→ **Exercise data**:
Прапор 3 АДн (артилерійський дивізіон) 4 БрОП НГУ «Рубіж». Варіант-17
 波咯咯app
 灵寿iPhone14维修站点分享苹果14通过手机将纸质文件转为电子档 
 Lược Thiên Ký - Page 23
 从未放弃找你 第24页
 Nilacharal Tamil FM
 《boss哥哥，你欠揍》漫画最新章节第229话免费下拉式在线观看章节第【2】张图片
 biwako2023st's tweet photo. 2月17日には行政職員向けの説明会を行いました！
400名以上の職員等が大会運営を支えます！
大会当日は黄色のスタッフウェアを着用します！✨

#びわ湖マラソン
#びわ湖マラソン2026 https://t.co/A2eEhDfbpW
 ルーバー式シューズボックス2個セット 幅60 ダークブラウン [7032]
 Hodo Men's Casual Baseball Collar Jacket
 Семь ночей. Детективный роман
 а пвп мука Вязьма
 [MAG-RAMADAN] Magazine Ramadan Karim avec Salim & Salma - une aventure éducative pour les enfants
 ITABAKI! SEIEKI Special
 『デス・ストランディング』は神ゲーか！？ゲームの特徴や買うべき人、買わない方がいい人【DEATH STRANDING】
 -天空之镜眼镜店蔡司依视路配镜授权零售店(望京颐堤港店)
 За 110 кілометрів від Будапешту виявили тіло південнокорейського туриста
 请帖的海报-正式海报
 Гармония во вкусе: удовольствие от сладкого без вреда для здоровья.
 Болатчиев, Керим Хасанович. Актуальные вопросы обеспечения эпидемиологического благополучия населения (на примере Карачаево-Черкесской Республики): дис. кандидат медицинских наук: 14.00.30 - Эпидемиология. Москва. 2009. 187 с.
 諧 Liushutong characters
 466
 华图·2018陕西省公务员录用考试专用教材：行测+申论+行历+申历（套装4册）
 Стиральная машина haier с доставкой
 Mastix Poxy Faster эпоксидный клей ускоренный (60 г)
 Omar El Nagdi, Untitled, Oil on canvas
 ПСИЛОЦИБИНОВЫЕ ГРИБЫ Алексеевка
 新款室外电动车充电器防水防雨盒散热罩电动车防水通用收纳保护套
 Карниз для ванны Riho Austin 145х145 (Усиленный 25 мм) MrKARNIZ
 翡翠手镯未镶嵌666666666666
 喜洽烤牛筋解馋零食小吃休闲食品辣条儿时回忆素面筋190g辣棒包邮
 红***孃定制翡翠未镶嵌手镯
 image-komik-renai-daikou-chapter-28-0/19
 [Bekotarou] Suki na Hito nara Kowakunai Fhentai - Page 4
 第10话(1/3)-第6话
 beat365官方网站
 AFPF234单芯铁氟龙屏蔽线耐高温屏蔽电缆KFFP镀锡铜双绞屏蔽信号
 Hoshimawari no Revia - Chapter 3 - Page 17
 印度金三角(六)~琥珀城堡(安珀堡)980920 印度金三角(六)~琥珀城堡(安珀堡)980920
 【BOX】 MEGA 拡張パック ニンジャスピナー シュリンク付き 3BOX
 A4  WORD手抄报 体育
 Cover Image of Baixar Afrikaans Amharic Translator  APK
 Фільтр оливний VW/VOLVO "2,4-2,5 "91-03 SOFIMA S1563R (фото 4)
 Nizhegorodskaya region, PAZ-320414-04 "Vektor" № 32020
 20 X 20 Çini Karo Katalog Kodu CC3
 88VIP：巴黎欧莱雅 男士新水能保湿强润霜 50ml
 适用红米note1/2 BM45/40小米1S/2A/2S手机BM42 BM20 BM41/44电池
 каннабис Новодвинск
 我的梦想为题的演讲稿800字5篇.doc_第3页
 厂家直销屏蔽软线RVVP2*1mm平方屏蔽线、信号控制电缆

→ **Task brief**: The answer must be an exact copy of every entry.

→ **Exercise response**:
Прапор 3 АДн (артилерійський дивізіон) 4 БрОП НГУ «Рубіж». Варіант-17
 波咯咯app
 灵寿iPhone14维修站点分享苹果14通过手机将纸质文件转为电子档 
 Lược Thiên Ký - Page 23
 从未放弃找你 第24页
 Nilacharal Tamil FM
 《boss哥哥，你欠揍》漫画最新章节第229话免费下拉式在线观看章节第【2】张图片
 biwako2023st's tweet photo. 2月17日には行政職員向けの説明会を行いました！
400名以上の職員等が大会運営を支えます！
大会当日は黄色のスタッフウェアを着用します！✨

#びわ湖マラソン
#びわ湖マラソン2026 https://t.co/A2eEhDfbpW
 ルーバー式シューズボックス2個セット 幅60 ダークブラウン [7032]
 Hodo Men's Casual Baseball Collar Jacket
 Семь ночей. Детективный роман
 а пвп мука Вязьма
 [MAG-RAMADAN] Magazine Ramadan Karim avec Salim & Salma - une aventure éducative pour les enfants
 ITABAKI! SEIEKI Special
 『デス・ストランディング』は神ゲーか！？ゲームの特徴や買うべき人、買わない方がいい人【DEATH STRANDING】
 -天空之镜眼镜店蔡司依视路配镜授权零售店(望京颐堤港店)
 За 110 кілометрів від Будапешту виявили тіло південнокорейського туриста
 请帖的海报-正式海报
 Гармония во вкусе: удовольствие от сладкого без вреда для здоровья.
 Болатчиев, Керим Хасанович. Актуальные вопросы обеспечения эпидемиологического благополучия населения (на примере Карачаево-Черкесской Республики): дис. кандидат медицинских наук: 14.00.30 - Эпидемиология. Москва. 2009. 187 с.
 諧 Liushutong characters
 466
 华图·2018陕西省公务员录用考试专用教材：行测+申论+行历+申历（套装4册）
 Стиральная машина haier с доставкой
 Mastix Poxy Faster эпоксидный клей ускоренный (60 г)
 Omar El Nagdi, Untitled, Oil on canvas
 ПСИЛОЦИБИНОВЫЕ ГРИБЫ Алексеевка
 新款室外电动车充电器防水防雨盒散热罩电动车防水通用收纳保护套
 Карниз для ванны Riho Austin 145х145 (Усиленный 25 мм) MrKARNIZ
 翡翠手镯未镶嵌666666666666
 喜洽烤牛筋解馋零食小吃休闲食品辣条儿时回忆素面筋190g辣棒包邮
 红***孃定制翡翠未镶嵌手镯
 image-komik-renai-daikou-chapter-28-0/19
 [Bekotarou] Suki na Hito nara Kowakunai Fhentai - Page 4
 第10话(1/3)-第6话
 beat365官方网站
 AFPF234单芯铁氟龙屏蔽线耐高温屏蔽电缆KFFP镀锡铜双绞屏蔽信号
 Hoshimawari no Revia - Chapter 3 - Page 17
 印度金三角(六)~琥珀城堡(安珀堡)980920 印度金三角(六)~琥珀城堡(安珀堡)980920
 【BOX】 MEGA 拡張パック ニンジャスピナー シュリンク付き 3BOX
 A4  WORD手抄报 体育
 Cover Image of Baixar Afrikaans Amharic Translator  APK
 Фільтр оливний VW/VOLVO "2,4-2,5 "91-03 SOFIMA S1563R (фото 4)
 Nizhegorodskaya region, PAZ-320414-04 "Vektor" № 32020
 20 X 20 Çini Karo Katalog Kodu CC3
 88VIP：巴黎欧莱雅 男士新水能保湿强润霜 50ml
 适用红米note1/2 BM45/40小米1S/2A/2S手机BM42 BM20 BM41/44电池
 каннабис Новодвинск
 我的梦想为题的演讲稿800字5篇.doc_第3页
 厂家直销屏蔽软线RVVP2*1mm平方屏蔽线、信号控制电缆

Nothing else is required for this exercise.